UK creative industries face a clear and present danger from generative AI
6 March 2026 - The UK's creative economy is being undercut by generative AI systems trained on copyrighted work without clear consent or pay. This isn't a problem with the law being outdated. It's a problem of unlicensed use, weak protection for digital likeness, and almost zero transparency from model developers.
The call to action is simple: back a licensing-first AI market, strengthen protections for identity and style, and make transparency a legal requirement. Do that, and the UK can lead responsibly-without sacrificing creators or weakening copyright.
What the committee is saying (in plain terms)
- Copyright isn't the issue. Unlicensed scraping and opacity are.
- Creators lack clear rights over their voice, style, and digital replicas.
- AI firms should license content and disclose training sources.
- The UK can build a fair market for AI training data-and benefit from it.
Key recommendations at a glance
- No new commercial TDM exception with opt-out. Issue a final decision within a year and state clearly now that an opt-out model for training commercial AI is off the table.
- Protect identity, style, and digital replicas. Give creators and performers the legal means to control "in the style of" outputs and voice/likeness clones.
- Make transparency statutory. Require UK AI developers to disclose training sources and consider using public procurement to push international compliance.
- Build a fair licensing market. Support open, global standards for rights reservation, data provenance, and labelling of AI-generated content.
- Prioritise sovereign AI models. Back domestically governed systems that disclose training data and respect copyright from the start.
Why this matters
The creative industries delivered £124 billion in 2023 and are projected to reach £141 billion by 2030. Every uncredited imitation chips away at jobs, bargaining power, and the incentive to create. A licensing-first approach protects incomes and still gives AI developers legal, scalable data access.
What creatives can do now
- State rights clearly: add licensing terms to your website, contracts, and portfolios. Use machine-readable signals for rights reservation where available.
- Adopt provenance tools (e.g., content credentials) so your work carries origin data wherever it travels. See the emerging C2PA standard for content provenance.
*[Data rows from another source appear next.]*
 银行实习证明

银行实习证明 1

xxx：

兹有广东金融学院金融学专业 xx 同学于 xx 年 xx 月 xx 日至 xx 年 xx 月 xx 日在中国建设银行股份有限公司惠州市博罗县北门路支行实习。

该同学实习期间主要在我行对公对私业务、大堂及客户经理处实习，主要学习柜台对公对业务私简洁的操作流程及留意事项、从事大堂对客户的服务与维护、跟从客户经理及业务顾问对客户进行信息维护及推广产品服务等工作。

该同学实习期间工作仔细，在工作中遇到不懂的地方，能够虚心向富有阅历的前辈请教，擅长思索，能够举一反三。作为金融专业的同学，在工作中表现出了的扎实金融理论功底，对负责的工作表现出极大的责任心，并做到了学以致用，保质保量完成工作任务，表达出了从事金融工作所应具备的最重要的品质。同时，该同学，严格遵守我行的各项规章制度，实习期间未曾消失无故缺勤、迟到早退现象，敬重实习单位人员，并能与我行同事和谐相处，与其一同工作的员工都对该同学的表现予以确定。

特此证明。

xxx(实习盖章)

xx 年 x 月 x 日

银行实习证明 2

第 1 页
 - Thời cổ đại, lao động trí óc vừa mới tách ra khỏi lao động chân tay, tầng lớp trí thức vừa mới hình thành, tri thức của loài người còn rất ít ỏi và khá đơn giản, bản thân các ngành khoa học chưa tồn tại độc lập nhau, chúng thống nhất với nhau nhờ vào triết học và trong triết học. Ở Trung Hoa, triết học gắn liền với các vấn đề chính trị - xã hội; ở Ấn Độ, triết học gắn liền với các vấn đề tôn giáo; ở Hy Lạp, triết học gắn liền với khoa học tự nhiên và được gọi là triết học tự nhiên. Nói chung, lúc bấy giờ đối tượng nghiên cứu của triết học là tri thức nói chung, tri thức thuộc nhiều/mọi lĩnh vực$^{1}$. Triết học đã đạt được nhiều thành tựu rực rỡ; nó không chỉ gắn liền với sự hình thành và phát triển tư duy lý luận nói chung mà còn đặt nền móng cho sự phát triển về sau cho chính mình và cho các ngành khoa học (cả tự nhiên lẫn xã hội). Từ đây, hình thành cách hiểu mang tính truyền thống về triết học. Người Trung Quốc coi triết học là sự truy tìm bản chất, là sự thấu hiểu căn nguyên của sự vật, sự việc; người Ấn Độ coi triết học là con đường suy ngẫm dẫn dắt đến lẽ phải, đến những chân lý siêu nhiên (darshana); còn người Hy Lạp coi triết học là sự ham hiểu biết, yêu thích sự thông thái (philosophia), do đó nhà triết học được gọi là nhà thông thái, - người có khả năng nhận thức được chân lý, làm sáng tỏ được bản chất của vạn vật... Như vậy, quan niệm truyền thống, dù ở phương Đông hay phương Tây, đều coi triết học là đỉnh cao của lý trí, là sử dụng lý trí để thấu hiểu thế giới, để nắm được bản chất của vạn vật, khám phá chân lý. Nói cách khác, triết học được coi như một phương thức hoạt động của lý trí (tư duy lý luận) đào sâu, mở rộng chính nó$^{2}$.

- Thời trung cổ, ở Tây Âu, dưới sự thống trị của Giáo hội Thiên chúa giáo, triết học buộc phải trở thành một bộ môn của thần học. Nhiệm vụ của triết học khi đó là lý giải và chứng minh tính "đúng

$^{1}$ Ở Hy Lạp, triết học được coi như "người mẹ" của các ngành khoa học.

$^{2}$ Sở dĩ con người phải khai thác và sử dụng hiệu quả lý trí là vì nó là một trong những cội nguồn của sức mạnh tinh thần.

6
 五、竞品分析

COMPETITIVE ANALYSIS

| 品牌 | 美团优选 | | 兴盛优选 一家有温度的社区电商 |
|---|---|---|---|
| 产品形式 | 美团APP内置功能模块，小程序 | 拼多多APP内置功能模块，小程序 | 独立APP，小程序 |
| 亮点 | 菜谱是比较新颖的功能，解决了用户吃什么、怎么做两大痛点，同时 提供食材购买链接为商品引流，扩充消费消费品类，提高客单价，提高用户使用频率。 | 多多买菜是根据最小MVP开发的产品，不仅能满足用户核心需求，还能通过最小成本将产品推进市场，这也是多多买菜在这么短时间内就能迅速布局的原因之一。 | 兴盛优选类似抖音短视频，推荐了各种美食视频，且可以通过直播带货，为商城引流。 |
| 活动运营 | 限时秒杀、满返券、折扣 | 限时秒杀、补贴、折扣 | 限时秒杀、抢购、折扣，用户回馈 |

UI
- Monitor for "in the style of" outputs and voice clones; document evidence and seek legal advice early.
- Pool leverage via collecting societies or guilds for scalable licensing deals.
- Use AI ethically and transparently in your own workflow. For practical, rights-aware practices, explore AI for Creatives.
What government and public bodies should do next
- Issue a clear public statement ruling out a new commercial TDM exception with an opt-out mechanism.
- Legislate training-data transparency (sources, licensing status, opt-outs honoured), and require it through procurement.
- Introduce protections for identity, style, and digital replicas-covering "in the style of" outputs and voice likeness.
- Fund open technical standards and tools for rights reservation, provenance, and AI-content labelling across the sector.
- Back sovereign UK models and datasets that are licensed, auditable, and compliant by design.
- Engage SMEs and individual creators in market design so licensing isn't captured by only the largest players.
- For structured learning on governance and policy levers, see the AI Learning Path for Policy Makers.
What transparency should actually include
- A list or registry of datasets and sources used for pretraining and fine-tuning.
- The licensing basis for each source and how opt-outs are implemented and enforced.
- Clear labelling of AI-generated outputs and support for content credentials.
- Versioned model cards that explain updates, safety mitigations, and known limitations.
What a fair licensing market needs
- Standard contracts and pricing models for dataset access and model training.
- Collective licensing options for creators and small publishers.
- Affordable access tiers for startups and SMEs to keep innovation broad-based.
- Reliable registries and identifiers to attach rights and provenance to content.
- Fast, low-cost dispute resolution and penalties for non-compliance.
Context for policy
- Text and data mining exceptions exist for non-commercial research, not blanket commercial training. For definitions and scope, see UK guidance on text and data mining exceptions.
- Provenance and labelling standards are maturing; government support can speed adoption across media, advertising, and platforms.
Bottom line
Protect creators. Require transparency. License the data. That's how the UK grows AI responsibly while defending a world-class creative sector.